(Zadania do wykonania):
- 1) Streść fragment strony w dwóch zdaniach.
- 2) Wypisz wszystkie pytania z akapitu fragmentu strony, który zaczyna się od słów „Jak ci się układało życie prywatne”.

(Fragment strony):
·····

Wiadomość wysłana przez: NNN w 12 Luty, 2019, 07:35

  Ciąg dalszy pytań do „Brata Króla”:
 
-  Jak podchodziłeś do sprawy wymierania ostatka, a później do przybywania osób z nadzieją niebiańską, po 2007 roku? Jak skomentujesz dzisiejszy stan ok. 19 000 pomazańców?
-  Czy dochodziło do spięć między Tobą a głosicielami - zborem?  Czy dochodziło do spięć między starszymi?  Czy wobec tego  nie masz poczucia, iż członkowie zborów, którzy są pomazańcami, są gorszym sortem od tych w Warwick?
-  Jak ci się układało życie prywatne? Miałeś żonę  i dzieci?  Masz ich nadal?

- Jak żona traktowała Twoją nadzieję niebiańską? Czy nie bała się, że w raju ją opuścisz, że już nie będziecie razem, bo ona na ziemi a ty w niebie? Dzielić Was będzie wielka przestrzeń. Wręcz ogrom przestworzy. Nie zazdrościła tym parom małżeńskim, których obydwoje partnerzy przeżyją Armagedon wraz z dziećmi i nadal będą tworzyć w raju kochającą się rodzinę? A jakbyście Wy obydwoje przeżyli Armagedon, nie byłoby żonie żal, że ją  musisz opuścić?

·····

(Surowe dane):
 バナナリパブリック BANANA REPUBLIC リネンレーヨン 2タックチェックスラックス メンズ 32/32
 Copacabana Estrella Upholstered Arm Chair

·····

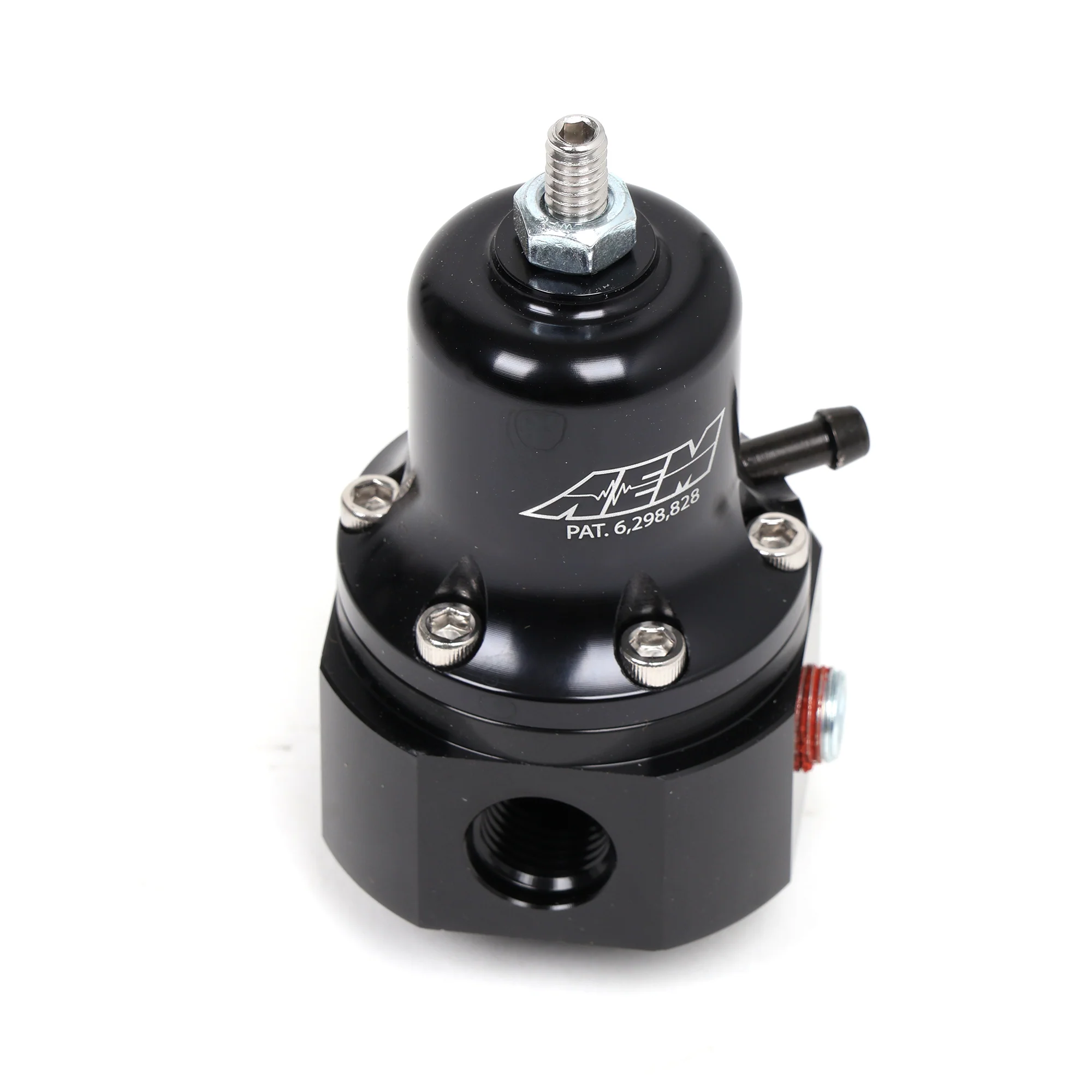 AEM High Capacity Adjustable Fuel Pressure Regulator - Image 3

·····

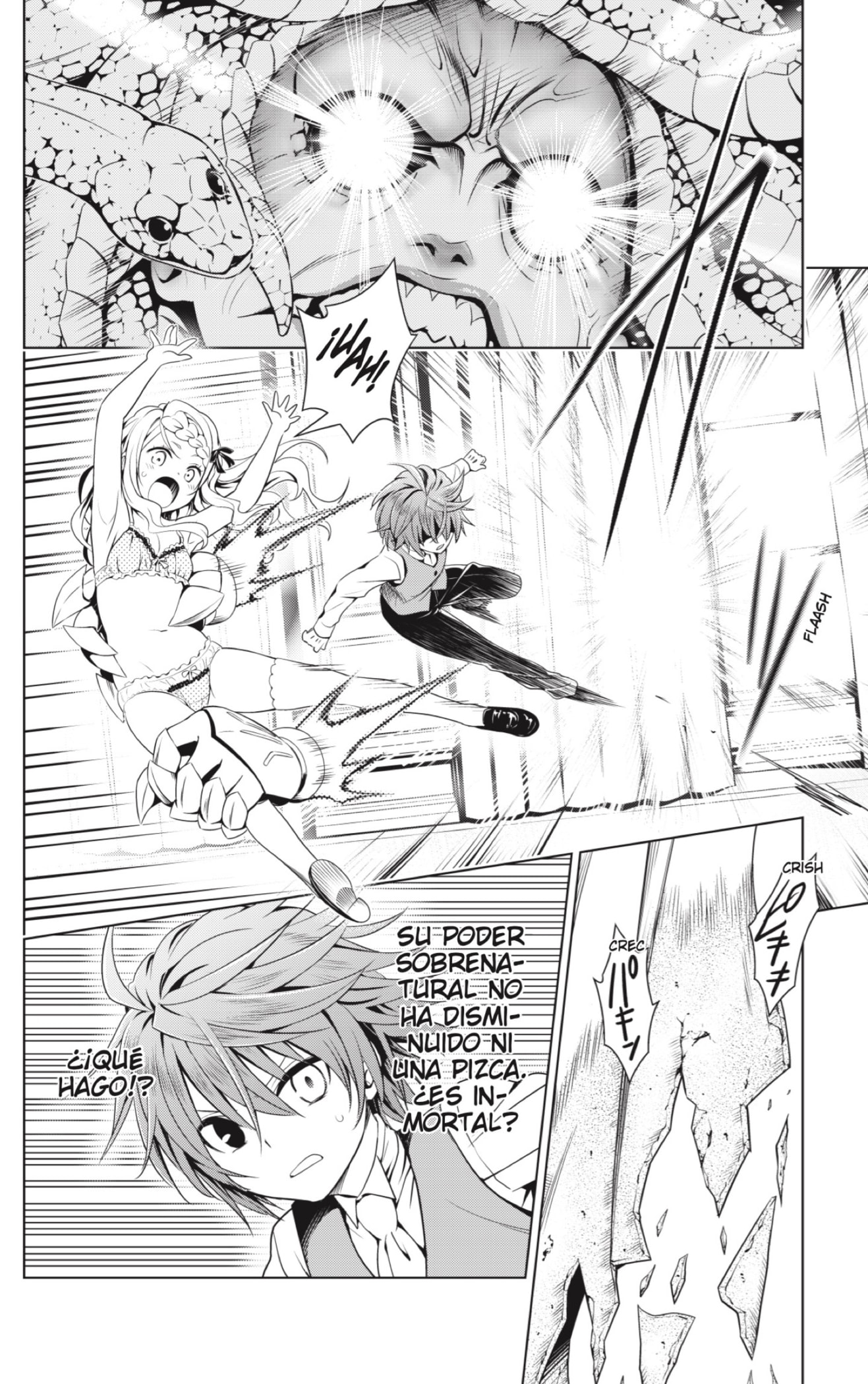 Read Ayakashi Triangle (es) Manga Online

·····

(Rozwiązania zadań):
- 1) Wiadomość zawiera ciąg dalszy pytań do „Brata Króla” o jego podejście do wymierania ostatka, o przybywanie osób z nadzieją niebiańską po 2007 roku oraz o spięcia w zborze. Kolejne pytania dotyczą jego życia prywatnego, w tym żony i dzieci, a także tego, jak żona traktowała jego nadzieję niebiańską.

- 2)
- Jak ci się układało życie prywatne?
- Miałeś żonę i dzieci?
- Masz ich nadal?